William (Will) Edward Arnold-Forster (1886–1951) was an English author, artist, educator, gardener, Labour party politician and retired naval officer. He was married to Katherine "Ka" Laird Cox, a former member of the Bloomsbury group, and associated with Rupert Brooke and the Neo-pagans at Cambridge University. The Arnold-Forsters were instrumental in founding Gordonstoun School in 1934, and Will was the first Chairman of the Board of Governors.

Life[edit]

William ("Will") Edward Arnold-Forster was born into a distinguished military and political family in 1886 as the youngest son of Hugh Oakeley Arnold-Forster, a Liberal Unionist MP and his wife, Mary Story-Maskeline, daughter of Nevil Story Maskelyne. He had three older brothers, Mervyn (Merv), John and Christopher (Kit). He inherited an interest in art from his mother, studying at the Slade School (1905–1908).[2][3] There, he won several prizes. He moved to Italy in 1911, living near Fiesole in Tuscany until 1914[4] when he returned to England at the beginning of World War I, joining the Royal Navy and working in the Admiralty, having previously been a naval cadet. Thus, he followed in his father's footsteps[a] and it was at the Admiralty that he met his future wife.[6]

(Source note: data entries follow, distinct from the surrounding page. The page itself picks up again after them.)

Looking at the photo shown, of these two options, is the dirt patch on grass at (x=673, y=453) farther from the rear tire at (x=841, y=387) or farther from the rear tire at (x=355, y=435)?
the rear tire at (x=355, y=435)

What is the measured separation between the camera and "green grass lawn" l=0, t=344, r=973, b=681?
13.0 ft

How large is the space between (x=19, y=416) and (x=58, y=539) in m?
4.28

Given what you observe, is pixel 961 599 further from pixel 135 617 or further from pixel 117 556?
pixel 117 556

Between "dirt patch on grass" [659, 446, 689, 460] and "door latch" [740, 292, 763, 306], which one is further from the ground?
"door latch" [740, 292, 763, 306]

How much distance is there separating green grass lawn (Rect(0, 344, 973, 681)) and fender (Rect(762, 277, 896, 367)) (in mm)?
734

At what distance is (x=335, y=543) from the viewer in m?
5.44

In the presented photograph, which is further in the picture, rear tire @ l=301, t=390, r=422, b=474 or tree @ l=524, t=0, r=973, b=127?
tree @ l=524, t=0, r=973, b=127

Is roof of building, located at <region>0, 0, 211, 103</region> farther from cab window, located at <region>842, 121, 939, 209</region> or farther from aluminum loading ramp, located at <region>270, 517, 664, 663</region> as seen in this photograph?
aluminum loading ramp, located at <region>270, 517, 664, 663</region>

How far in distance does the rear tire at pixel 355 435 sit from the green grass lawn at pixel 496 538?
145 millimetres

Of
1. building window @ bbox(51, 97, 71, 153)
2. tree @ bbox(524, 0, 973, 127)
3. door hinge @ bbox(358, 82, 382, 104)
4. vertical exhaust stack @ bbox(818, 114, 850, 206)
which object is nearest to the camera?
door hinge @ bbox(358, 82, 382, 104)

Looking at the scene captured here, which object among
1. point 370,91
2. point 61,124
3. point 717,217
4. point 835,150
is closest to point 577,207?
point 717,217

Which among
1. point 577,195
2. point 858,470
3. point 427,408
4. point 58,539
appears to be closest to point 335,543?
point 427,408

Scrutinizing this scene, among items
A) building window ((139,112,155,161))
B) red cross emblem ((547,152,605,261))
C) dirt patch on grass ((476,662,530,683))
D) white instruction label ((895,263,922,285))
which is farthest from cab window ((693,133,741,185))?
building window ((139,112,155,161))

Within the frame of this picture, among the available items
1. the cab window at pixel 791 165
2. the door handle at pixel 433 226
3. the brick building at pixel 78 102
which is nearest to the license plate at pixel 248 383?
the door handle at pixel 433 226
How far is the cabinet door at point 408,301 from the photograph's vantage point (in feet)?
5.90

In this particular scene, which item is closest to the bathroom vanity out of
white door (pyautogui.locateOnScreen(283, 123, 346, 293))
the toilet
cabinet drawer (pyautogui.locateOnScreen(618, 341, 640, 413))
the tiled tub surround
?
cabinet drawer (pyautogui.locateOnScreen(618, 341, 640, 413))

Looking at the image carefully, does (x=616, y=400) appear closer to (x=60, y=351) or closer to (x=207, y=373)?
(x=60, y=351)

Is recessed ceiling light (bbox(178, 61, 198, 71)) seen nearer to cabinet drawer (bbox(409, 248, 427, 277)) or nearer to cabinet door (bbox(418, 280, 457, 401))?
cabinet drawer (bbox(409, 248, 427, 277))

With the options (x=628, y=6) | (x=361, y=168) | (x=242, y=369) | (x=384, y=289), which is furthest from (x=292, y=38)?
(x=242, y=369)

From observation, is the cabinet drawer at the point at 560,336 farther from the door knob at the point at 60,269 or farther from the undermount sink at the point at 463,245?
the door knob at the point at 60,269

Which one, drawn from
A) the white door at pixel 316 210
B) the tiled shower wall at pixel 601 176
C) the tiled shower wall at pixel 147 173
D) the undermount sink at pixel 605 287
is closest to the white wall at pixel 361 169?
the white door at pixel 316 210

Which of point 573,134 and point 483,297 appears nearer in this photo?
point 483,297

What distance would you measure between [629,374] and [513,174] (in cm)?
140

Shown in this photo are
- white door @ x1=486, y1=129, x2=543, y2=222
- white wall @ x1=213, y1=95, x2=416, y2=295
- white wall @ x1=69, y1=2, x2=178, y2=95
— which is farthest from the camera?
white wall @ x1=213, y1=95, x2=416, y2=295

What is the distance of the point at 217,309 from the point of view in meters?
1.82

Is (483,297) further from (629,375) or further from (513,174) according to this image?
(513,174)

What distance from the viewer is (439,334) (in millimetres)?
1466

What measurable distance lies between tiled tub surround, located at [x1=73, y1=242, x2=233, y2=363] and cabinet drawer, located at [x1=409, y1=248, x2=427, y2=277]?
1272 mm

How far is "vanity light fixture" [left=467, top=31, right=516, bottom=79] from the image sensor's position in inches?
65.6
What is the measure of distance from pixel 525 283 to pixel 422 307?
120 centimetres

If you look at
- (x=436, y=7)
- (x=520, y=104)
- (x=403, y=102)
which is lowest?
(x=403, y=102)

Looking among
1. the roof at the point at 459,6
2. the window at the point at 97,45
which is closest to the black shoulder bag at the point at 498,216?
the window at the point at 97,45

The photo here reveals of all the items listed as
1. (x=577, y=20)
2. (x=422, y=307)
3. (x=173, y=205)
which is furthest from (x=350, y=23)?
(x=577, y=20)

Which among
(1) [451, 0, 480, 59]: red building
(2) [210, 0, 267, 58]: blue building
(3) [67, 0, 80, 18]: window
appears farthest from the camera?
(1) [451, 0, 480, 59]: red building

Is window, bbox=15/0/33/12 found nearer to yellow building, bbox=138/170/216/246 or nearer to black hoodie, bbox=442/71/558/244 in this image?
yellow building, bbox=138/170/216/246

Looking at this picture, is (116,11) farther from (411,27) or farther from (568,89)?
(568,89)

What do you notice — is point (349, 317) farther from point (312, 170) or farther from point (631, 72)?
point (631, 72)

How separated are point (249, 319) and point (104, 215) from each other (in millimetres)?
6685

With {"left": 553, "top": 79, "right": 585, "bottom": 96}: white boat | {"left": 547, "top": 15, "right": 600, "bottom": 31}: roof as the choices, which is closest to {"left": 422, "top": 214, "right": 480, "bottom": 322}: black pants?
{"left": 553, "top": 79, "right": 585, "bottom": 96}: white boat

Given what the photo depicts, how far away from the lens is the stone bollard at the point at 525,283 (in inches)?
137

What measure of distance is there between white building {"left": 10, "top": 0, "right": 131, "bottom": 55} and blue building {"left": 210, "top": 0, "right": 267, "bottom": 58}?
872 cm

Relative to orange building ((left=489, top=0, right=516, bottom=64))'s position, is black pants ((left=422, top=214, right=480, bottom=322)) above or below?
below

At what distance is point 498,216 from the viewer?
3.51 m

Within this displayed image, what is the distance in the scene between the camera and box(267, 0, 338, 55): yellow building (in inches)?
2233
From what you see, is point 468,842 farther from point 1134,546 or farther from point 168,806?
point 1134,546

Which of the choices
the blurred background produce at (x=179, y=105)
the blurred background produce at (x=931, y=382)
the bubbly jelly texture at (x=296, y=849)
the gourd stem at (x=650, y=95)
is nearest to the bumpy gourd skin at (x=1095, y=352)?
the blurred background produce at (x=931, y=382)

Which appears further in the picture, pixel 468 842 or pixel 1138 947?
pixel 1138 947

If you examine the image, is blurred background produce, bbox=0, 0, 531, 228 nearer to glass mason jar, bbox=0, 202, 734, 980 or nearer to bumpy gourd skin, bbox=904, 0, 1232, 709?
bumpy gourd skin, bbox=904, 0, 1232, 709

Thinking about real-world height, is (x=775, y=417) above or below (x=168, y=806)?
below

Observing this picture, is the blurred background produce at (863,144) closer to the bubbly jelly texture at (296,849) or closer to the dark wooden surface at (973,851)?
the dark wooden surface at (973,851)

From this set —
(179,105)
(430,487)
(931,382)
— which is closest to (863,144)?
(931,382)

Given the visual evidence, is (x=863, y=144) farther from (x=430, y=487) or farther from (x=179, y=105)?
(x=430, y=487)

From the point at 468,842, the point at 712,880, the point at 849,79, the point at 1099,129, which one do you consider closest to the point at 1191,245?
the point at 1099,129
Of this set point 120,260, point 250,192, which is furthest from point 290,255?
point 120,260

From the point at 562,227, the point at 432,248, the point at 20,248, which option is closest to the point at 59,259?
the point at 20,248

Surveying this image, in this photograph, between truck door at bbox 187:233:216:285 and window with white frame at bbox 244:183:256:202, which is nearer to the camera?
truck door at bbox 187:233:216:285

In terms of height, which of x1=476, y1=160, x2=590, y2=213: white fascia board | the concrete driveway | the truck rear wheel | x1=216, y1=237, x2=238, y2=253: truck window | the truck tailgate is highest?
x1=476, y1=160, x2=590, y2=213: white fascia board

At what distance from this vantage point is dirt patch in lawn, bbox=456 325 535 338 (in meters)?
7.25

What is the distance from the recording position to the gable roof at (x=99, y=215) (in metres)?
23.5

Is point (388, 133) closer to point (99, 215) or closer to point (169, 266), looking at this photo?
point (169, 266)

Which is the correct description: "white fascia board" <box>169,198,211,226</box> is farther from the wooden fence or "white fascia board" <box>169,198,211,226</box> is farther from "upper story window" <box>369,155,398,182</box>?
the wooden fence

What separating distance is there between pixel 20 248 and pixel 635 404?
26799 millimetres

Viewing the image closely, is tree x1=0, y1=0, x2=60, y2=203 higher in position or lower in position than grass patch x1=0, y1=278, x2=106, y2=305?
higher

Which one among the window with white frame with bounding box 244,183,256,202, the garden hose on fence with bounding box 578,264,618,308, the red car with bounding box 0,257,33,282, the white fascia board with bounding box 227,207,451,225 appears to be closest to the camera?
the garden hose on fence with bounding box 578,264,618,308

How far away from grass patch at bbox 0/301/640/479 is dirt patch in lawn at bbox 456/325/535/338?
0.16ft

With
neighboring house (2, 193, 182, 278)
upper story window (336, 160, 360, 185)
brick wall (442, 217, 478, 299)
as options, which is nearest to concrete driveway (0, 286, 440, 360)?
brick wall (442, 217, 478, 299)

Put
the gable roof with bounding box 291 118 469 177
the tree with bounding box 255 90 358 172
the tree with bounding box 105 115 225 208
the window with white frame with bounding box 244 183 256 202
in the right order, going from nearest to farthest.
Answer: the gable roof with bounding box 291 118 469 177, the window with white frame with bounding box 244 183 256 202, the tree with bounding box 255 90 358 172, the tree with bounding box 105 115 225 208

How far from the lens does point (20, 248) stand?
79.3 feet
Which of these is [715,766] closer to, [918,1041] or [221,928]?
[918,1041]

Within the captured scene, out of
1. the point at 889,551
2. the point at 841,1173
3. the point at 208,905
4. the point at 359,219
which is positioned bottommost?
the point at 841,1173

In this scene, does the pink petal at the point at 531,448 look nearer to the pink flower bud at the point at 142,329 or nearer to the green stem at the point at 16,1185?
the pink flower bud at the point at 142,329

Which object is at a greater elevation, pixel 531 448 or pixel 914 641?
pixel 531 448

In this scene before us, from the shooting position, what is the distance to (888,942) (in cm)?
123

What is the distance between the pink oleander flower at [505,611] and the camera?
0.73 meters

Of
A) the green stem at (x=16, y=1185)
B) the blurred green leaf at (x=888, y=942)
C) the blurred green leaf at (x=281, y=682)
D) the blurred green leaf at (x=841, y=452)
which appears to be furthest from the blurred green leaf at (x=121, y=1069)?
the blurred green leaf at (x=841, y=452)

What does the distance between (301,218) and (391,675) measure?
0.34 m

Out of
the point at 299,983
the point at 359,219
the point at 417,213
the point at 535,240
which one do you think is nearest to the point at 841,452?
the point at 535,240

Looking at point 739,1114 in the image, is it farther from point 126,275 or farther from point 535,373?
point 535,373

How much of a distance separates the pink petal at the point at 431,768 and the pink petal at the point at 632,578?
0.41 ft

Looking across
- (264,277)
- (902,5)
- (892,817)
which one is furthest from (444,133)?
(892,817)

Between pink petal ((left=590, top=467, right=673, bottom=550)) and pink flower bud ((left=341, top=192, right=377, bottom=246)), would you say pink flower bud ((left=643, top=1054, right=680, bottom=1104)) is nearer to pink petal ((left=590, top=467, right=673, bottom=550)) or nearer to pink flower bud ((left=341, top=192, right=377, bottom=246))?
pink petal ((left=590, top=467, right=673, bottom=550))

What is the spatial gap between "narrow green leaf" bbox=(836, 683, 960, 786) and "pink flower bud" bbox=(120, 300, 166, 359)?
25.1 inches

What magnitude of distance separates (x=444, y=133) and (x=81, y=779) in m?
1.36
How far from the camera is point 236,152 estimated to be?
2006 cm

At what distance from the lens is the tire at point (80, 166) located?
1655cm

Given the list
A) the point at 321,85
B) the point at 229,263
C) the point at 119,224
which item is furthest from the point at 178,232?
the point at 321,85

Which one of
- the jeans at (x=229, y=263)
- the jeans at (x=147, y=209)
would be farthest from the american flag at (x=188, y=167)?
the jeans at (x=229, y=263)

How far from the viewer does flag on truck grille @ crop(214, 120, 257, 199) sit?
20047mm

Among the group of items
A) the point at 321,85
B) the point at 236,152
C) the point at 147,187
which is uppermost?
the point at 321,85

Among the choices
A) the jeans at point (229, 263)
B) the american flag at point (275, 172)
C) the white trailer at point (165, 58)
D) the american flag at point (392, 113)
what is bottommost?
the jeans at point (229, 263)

After the war, he married Katharine ("Ka") Laird Cox, who was then working at the Admiralty and moved with her to Zennor on the Cornish coast, near St Ives, where they purchased The Eagle’s Nest.[b] Arnold-Forster was an enthusiastic gardener, and the garden that he created at The Eagle’s Nest was described as spectacular.[7] He also worked on the Memorial Garden at St Ives, and with the sculptor Barbara Hepworth on her garden there. During World War II, Will served in the Home Guard. He died in 1951 at the age of 65.[6][8]

Family[edit]

Will Arnold-Forster and Ka Cox had one son, Mark Arnold-Forster (1920–1981), an author and journalist. Will and Ka were interested in progressive education, and when Mark was seven, they sent him to boarding school in Switzerland, and two years later to Schule Schloss Salem, a boarding school in Salem, Baden-Württemberg run by Kurt Hahn. With the rise of the Nazi Party in Germany, Hahn a Jew, was imprisoned, but was released with the assistance of the Arnold-Forsters and fled to Scotland in 1933. The Arnold-Forsters with Hahn were then instrumental in the founding of Gordonstoun school, where Mark continued his education as one of the first pupils, till 1937.[9][6]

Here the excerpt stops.